Typically even if there is a zero percent deal on the card, they still charge the balance transfer fee. Usually 3-5% of the transfer amount.


----------



## Al B Thayer (Dec 10, 2011)

Doomi said:


> Typically even if there is a zero percent deal on the card, they still charge the balance transfer fee. Usually 3-5% of the transfer amount.


Pennies on the dollar. 18% is a great amount to not have to pay. Shoot even 9% is nice to not have to pay. I just don't understand why it's so easy to buy a car on time and have it end up in the junk pile but not good tools that last a life time and cost far less.

Al

Friends don't let friends use stamped metal tools sold at clothing stores.


----------



## ryan50hrl (Jun 30, 2012)

Al B Thayer said:


> Buy a $20,000 car and pay on it for 5 years.
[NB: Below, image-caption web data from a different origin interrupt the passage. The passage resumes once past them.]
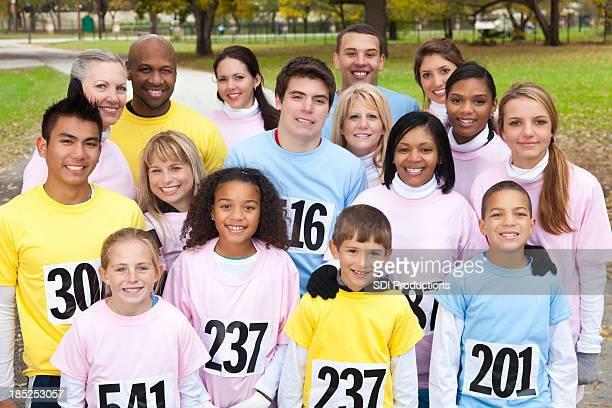 Vielfältigen team von Menschen zu einem charity-Rennen Veranstaltung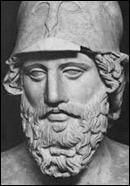 Homme politique et stratège athénien (524-459), il a réussi à réunir les différentes cités grecques dans une ligue contre les Perses. Il a fait renforcer la flotte et le port du Pirée. Il a gagné la bataille de Salamine,Il s'est retrouvé frappé d'ostracisme et à la tête des villes grecques d'Asie mineure, au profit des Perses :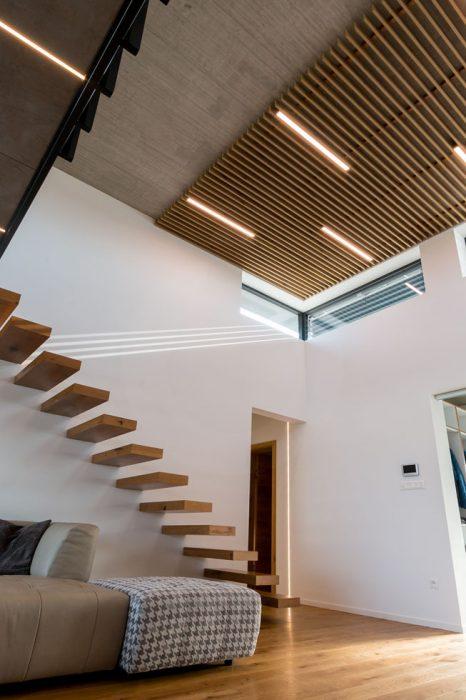 LED línie medzi drevenými lamelami, LED osvetlenie átria, svietidlá do galérie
After the 5 years try to sell it and see what it's worth. $1500 is about all it will be worth. .


I just sold my wife's 12 year old grand am for 3000.....


----------



## Al B Thayer (Dec 10, 2011)

ryan50hrl said:


> I just sold my wife's 12 year old grand am for 3000.....


See what I mean. 

Al

Friends don't let friends use stamped metal tools sold at clothing stores.


----------



## ryan50hrl (Jun 30, 2012)

Al B Thayer said:


> See what I mean. Al Friends don't let friends use stamped metal tools sold at clothing stores.



But we drove 150k miles with it...I'd say we got every penny out of it....

I


----------



## Al B Thayer (Dec 10, 2011)

ryan50hrl said:


> But we drove 150k miles with it...I'd say we got every penny out of it....
> 
> I


Well I have had my TS for 25+ years. Still as good as the day I bought it. It's a very good investment and one I wish other woodworkers understood and took advantage of.
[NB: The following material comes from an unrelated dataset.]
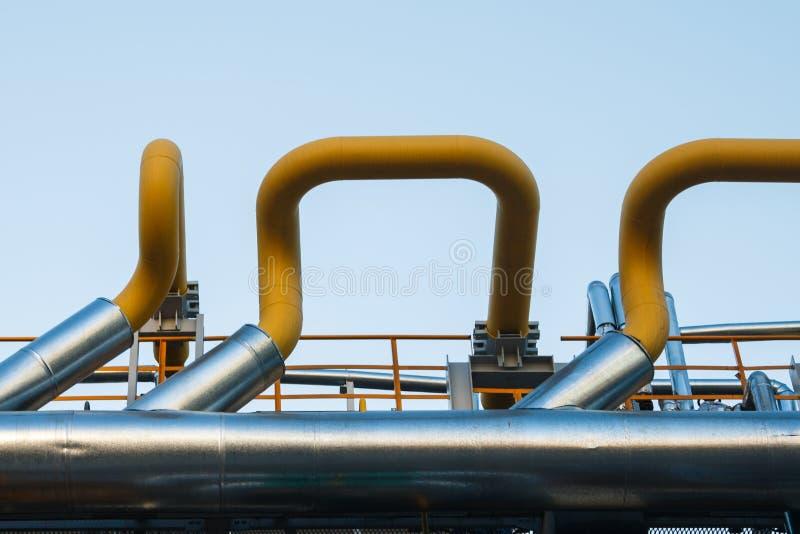 Rohrleitungen der Raffineriefabrik und -isolierung am Industriegebiet stockfotografie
Your car story is not the norm and good for you. So did you sell it or trade it in and get another car?

Al

Friends don't let friends use stamped metal tools sold at clothing stores.


----------



## MattS (Feb 17, 2010)

Al B Thayer said:


> Okay George let me point this out in simple terms. If you smoke 1 pack a day. $6.00 x 30 = $180 a month. $180x12= $2160 for the year. You can get a really nice table saw for that.
> 
> Buy a $20,000 car and pay on it for 5 years. After the 5 years try to sell it and see what it's worth. $1500 is about all it will be worth. My table saw is worth more than that. It has never needed anything except a new tape measure. But I'm getting ready to change the belts.
> 
> ...


Fwiw, I challenge you to find me an example of a car that sold for $20k new that is worth less than $1500 after 5 years. Shy of running up the miles to 200k+ it simply isn't done. In fact you are lucky to find a car for $3-5k that was over $20k initially that is TEN (10) years old, unless you are talking about Chrysler/Dodge minivans with the notorious electrical failures.


----------



## Al B Thayer (Dec 10, 2011)

MattS said:


> Fwiw, I challenge you to find me an example of a car that sold for $20k new that is worth less than $1500 after 5 years. Shy of running up the miles to 200k+ it simply isn't done. In fact you are lucky to find a car for $3-5k that was over $20k initially that is TEN (10) years old, unless you are talking about Chrysler/Dodge minivans with the notorious electrical failures.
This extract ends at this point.